Poking holes
in high-tech culture
July 27, 2000
By
Aline McKenzie
Staff Writer
of The Dallas Morning News
Cyberselfish:
A Critical Romp Through the Terribly Libertarian Culture of
High-Tech
(PublicAffairs, $24)
by Paulina Borsook
Radical ideas:
In business: the survivors aren't always the ones with the best products,
government is often useful and giving a bunch of computers to a school might not
be the best thing for the kids.
In this
extended essay, Paulina Borsook begins with the anarchist spirit of many
high-tech people who express themselves at a personal level with funky clothes
and at a national level with ultra-tree-market views
In this
culture, someone who points out that government provides road, police protection
and safe buildings is an extremist,
Much of the
book is devoted to Bionomics, a sort of economic Darwinism in which the fittest
product survives and tampering with the free market is akin to messing with the
rain forest.

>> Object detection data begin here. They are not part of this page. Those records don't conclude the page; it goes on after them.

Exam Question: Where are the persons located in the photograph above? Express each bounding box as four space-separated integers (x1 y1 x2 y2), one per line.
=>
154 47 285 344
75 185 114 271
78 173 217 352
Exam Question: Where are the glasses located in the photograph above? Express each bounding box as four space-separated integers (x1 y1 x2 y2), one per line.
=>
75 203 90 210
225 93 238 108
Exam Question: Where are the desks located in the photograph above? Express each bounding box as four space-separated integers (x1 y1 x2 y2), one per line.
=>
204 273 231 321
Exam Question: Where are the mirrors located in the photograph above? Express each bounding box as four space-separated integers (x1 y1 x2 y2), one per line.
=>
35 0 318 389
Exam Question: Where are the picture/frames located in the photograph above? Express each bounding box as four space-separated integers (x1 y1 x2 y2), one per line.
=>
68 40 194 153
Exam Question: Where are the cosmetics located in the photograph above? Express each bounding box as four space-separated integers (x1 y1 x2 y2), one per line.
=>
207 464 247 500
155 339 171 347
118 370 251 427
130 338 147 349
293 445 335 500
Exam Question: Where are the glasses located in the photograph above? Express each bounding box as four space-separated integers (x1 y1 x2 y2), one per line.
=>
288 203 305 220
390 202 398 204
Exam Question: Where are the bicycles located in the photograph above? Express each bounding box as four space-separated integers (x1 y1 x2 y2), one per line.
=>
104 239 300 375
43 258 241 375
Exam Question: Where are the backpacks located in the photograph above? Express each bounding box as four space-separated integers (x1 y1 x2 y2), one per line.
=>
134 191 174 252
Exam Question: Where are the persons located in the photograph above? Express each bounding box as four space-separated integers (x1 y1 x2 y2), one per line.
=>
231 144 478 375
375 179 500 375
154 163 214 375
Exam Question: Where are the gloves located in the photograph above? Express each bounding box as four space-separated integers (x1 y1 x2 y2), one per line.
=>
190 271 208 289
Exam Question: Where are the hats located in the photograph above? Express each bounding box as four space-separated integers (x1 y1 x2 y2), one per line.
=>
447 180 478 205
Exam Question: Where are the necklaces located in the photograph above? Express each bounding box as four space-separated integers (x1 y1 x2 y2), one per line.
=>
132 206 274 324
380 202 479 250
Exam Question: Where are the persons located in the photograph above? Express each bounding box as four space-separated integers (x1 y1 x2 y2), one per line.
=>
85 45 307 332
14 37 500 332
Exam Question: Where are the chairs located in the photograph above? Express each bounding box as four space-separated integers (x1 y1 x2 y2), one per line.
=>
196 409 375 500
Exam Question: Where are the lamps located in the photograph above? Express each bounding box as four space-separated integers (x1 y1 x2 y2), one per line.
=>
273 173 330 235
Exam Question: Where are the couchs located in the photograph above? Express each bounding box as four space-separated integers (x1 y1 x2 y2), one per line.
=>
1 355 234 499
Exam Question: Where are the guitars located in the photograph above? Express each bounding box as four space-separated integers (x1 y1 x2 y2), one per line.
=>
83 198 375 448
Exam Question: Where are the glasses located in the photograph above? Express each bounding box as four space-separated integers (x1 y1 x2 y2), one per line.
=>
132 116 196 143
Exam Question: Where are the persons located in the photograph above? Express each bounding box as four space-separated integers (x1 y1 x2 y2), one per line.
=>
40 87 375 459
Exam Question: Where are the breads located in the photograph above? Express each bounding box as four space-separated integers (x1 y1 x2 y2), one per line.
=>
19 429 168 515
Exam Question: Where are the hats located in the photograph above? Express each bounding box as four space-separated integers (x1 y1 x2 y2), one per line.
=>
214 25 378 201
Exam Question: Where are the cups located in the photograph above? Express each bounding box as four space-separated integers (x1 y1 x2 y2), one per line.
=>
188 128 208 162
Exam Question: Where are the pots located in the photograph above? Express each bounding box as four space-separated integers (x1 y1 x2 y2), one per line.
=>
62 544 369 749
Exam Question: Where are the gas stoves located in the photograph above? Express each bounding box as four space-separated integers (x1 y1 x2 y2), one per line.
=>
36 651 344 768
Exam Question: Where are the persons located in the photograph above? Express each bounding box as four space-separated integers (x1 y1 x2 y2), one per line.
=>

Ms. Borsook thoughtfully analyzes the philosophy, then provides a
few graphic examples of how change isn't necessarily good: "Black Death
resulted in a major reforestation of Europe… but not before a lot of
collateral damage."
Ms. Borsook
pokes at other geek-establishment sacred cows as well, such as the price that
women, older workers and immigrant engineers pay in a field where youth and
flashy trends-of- the-moment prevail.
Ms. Borsook is
at her best in her metaphors. Consider a cat, which brings you its most precious
gift of a dead rat - whether or not you wanted one. And it can't understand why
you're not happy. Now consider a computer firm that provides a computer system
for a very poor school -never mind that no one there knows how to use it or that
there's not enough room or the building is disintegrating.
With humor and
grace, Ms. Borsook I provides a platform for those who look at the high-tech
whirl and think, "Are those people nuts?"